演習用の文章:
健診で肝血管腫と言われたら?
大分県大分市のわだ内科・胃と腸クリニック院長の和田蔵人(わだ くらと)です。
「肝血管腫」という病名を聞いたことがあるでしょうか?健康診断で指摘されて、不安を感じている方もいるかもしれません。肝血管腫は、肝臓にできる良性の腫瘍で、多くは経過観察で問題ありません。しかし、中には大きくなって症状が出る場合もあり、治療が必要になることもあります。今回は、肝血管腫の基本的な知識から、診断方法、治療法まで詳しく解説します。
肝血管腫とはどのような病気か
「肝血管腫」って、ちょっと珍しい病名に聞こえるかもしれませんね。初めて聞くと、どんな病気なのか、心配になる方もいらっしゃるのではないでしょうか?肝血管腫は、肝臓にできる良性の腫瘍です。肝臓は、お腹の右上、肋骨の下にある、体内最大の臓器です。この肝臓の中に、血管が集まってできた腫瘍が肝血管腫です。
多くの場合、成長は非常にゆっくりで、大きくなりにくいという特徴があります。そのため、健康診断や人間ドックで偶然発見されることがほとんどです。
肝血管腫の発生メカニズム
肝血管腫の発生メカニズムは、まだ完全には解明されていません。しかし、生まれつき肝臓の血管の一部に異常があり、それが成長していく過程で血管腫が形成されると考えられています。
最近の研究では、赤ちゃんがお母さんのお腹の中にいるとき、つまり胎児期に肝臓の血管が作られる際に、何らかの原因で異常が起こり、血管腫が形成されると考えられています。
主な症状と特徴の見分け方
肝血管腫は、多くの場合、自覚症状がほとんどありません。そのため、健康診断や人間ドックなどで、偶然発見されるケースが多いです。

データ集から取り出した行
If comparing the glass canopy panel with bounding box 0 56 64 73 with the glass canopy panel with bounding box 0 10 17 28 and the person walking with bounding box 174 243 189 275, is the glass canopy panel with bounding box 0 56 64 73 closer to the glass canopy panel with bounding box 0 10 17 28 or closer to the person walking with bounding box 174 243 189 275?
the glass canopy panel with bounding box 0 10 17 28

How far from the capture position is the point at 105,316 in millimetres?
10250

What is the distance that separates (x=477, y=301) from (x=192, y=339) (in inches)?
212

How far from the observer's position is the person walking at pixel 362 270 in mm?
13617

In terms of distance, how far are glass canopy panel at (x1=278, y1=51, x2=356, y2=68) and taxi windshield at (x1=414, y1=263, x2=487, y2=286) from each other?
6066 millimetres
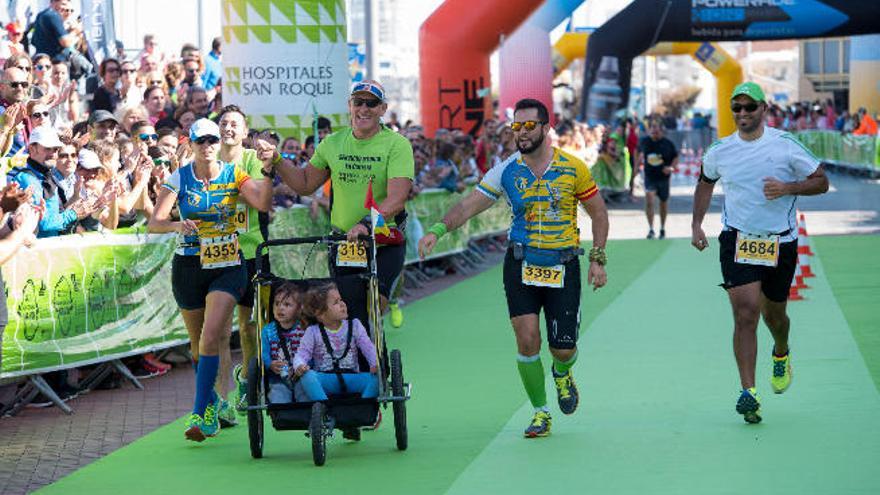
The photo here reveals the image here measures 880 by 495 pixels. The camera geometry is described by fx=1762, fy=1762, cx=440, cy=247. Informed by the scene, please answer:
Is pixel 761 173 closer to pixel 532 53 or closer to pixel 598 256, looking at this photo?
pixel 598 256

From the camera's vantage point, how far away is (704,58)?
47.2 m

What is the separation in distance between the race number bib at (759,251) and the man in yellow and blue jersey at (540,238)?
903 millimetres

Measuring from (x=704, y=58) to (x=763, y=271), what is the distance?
37593 millimetres

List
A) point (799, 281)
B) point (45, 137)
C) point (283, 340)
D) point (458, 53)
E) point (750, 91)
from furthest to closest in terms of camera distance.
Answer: point (458, 53)
point (799, 281)
point (45, 137)
point (750, 91)
point (283, 340)

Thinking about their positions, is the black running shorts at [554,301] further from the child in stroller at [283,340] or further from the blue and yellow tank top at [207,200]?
the blue and yellow tank top at [207,200]

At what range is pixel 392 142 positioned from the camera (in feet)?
34.0

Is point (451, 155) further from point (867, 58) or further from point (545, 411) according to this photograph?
point (867, 58)

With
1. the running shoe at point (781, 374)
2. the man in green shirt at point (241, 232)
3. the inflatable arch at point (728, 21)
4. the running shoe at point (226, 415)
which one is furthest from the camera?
the inflatable arch at point (728, 21)

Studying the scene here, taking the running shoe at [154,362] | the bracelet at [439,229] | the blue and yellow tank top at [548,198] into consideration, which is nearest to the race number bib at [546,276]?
the blue and yellow tank top at [548,198]

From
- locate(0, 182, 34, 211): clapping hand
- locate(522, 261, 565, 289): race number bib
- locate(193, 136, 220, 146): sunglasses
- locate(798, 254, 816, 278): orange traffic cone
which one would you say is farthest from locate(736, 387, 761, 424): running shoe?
locate(798, 254, 816, 278): orange traffic cone

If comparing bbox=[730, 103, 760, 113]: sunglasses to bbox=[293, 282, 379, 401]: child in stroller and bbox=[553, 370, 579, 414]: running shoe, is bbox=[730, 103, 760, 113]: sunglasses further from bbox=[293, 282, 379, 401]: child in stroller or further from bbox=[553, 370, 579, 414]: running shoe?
bbox=[293, 282, 379, 401]: child in stroller

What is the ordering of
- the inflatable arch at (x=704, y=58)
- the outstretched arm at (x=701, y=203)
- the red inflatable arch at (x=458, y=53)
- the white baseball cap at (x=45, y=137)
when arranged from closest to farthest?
the outstretched arm at (x=701, y=203) → the white baseball cap at (x=45, y=137) → the red inflatable arch at (x=458, y=53) → the inflatable arch at (x=704, y=58)

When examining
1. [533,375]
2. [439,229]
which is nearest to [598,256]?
[533,375]

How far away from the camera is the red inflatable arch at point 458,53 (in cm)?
2739
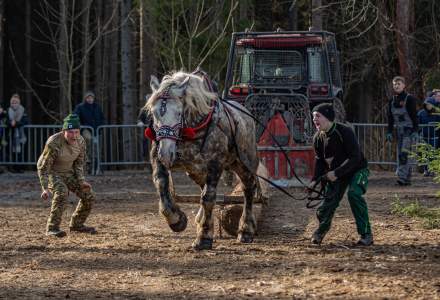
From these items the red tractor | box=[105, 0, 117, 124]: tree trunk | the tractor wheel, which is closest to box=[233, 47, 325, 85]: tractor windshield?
the red tractor

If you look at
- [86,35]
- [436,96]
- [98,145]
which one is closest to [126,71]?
[86,35]

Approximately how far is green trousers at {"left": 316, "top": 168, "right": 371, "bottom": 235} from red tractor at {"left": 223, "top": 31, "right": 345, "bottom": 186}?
692 centimetres

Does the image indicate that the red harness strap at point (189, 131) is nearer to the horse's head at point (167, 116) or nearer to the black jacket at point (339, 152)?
the horse's head at point (167, 116)

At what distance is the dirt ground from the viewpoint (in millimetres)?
7699

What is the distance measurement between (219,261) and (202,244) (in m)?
0.75

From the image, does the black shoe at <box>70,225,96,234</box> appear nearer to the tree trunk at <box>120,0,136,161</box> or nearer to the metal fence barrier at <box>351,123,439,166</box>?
the metal fence barrier at <box>351,123,439,166</box>

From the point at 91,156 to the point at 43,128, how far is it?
1.69 metres

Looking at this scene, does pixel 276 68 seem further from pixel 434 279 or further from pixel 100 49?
pixel 100 49

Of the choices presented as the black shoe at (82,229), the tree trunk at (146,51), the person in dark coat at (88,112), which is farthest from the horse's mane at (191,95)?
the tree trunk at (146,51)

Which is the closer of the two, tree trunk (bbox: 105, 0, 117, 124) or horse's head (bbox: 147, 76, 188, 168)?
horse's head (bbox: 147, 76, 188, 168)

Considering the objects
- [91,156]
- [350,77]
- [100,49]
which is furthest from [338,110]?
[100,49]

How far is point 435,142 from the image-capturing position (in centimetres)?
2047

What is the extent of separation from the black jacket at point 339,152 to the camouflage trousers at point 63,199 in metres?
3.29

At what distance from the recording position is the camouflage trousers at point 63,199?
453 inches
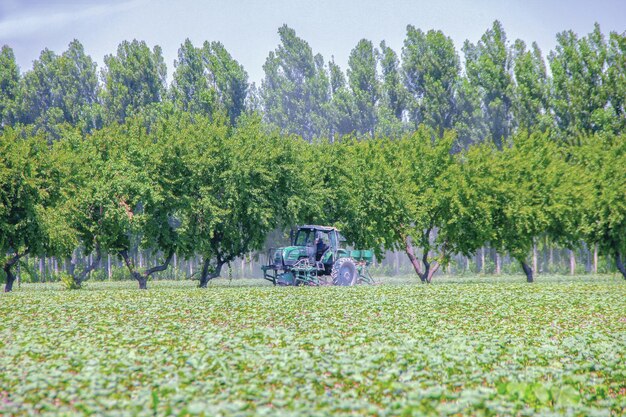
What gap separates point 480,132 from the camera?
67.2 metres

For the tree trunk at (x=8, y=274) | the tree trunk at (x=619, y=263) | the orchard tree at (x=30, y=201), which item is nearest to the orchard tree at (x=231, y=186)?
the orchard tree at (x=30, y=201)

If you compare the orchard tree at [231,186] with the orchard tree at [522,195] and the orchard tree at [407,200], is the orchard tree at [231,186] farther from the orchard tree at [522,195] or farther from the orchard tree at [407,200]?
the orchard tree at [522,195]

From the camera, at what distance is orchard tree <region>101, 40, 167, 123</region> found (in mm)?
72375

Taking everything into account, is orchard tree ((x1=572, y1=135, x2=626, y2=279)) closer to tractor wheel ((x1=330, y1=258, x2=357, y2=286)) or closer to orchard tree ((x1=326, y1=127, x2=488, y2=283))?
orchard tree ((x1=326, y1=127, x2=488, y2=283))

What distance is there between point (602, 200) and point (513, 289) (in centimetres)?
1543

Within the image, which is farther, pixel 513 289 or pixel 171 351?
pixel 513 289

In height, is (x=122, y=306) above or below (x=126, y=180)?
below

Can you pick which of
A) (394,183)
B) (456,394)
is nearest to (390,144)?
(394,183)

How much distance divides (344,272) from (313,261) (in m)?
1.72

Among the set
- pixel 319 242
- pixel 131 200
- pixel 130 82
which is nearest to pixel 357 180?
pixel 319 242

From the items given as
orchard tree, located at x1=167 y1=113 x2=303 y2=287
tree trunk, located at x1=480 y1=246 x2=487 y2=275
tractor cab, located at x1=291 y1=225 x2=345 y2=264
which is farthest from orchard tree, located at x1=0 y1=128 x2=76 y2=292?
tree trunk, located at x1=480 y1=246 x2=487 y2=275

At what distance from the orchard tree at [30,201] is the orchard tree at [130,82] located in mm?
32892

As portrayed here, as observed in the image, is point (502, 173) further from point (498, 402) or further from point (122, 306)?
point (498, 402)

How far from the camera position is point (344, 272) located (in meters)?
39.6
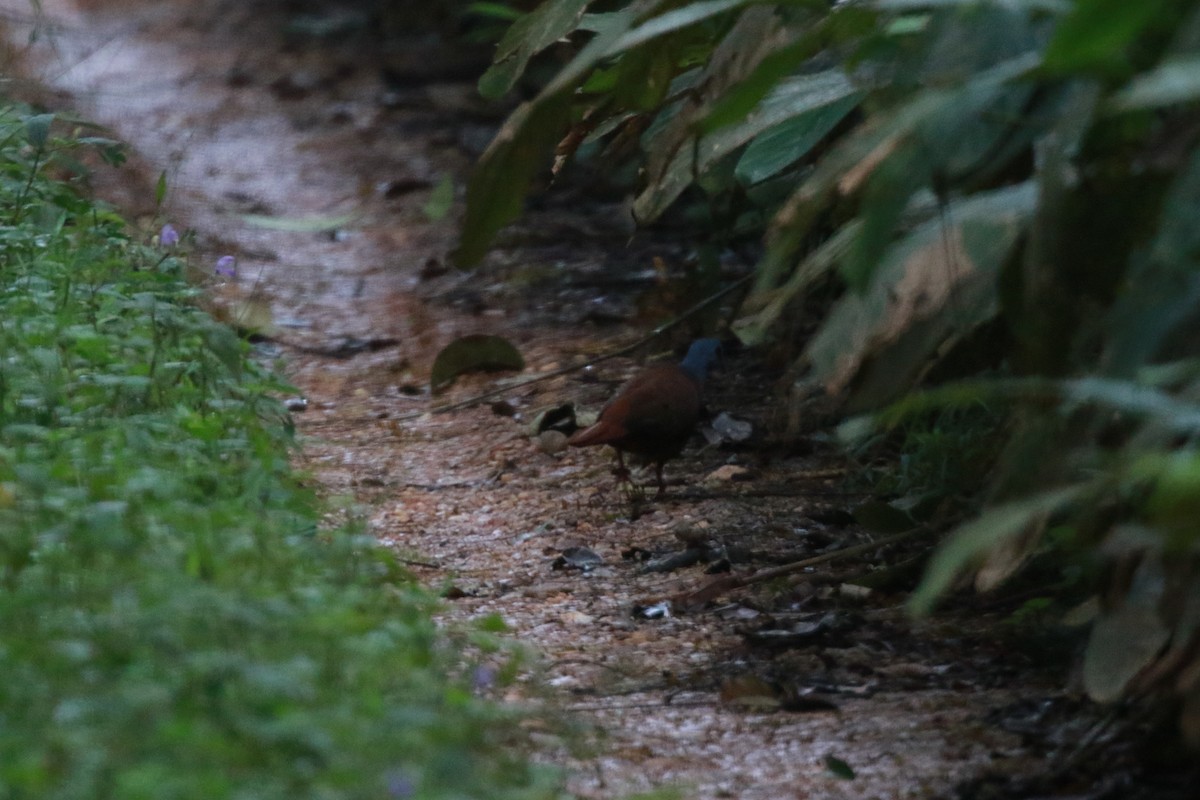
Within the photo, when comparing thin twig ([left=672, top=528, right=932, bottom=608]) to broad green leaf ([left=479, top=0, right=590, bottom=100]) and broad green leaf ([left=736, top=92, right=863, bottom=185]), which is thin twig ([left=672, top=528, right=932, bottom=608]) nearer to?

課題: 上にある肝血管腫についての文章のうち、「肝血管腫とはどのような病気か」から「見されることがほとんどです。」までを、両端の語句も含めて一字一句変えずに書き写してください。

解答:
肝血管腫とはどのような病気か
「肝血管腫」って、ちょっと珍しい病名に聞こえるかもしれませんね。初めて聞くと、どんな病気なのか、心配になる方もいらっしゃるのではないでしょうか?肝血管腫は、肝臓にできる良性の腫瘍です。肝臓は、お腹の右上、肋骨の下にある、体内最大の臓器です。この肝臓の中に、血管が集まってできた腫瘍が肝血管腫です。
多くの場合、成長は非常にゆっくりで、大きくなりにくいという特徴があります。そのため、健康診断や人間ドックで偶然発見されることがほとんどです。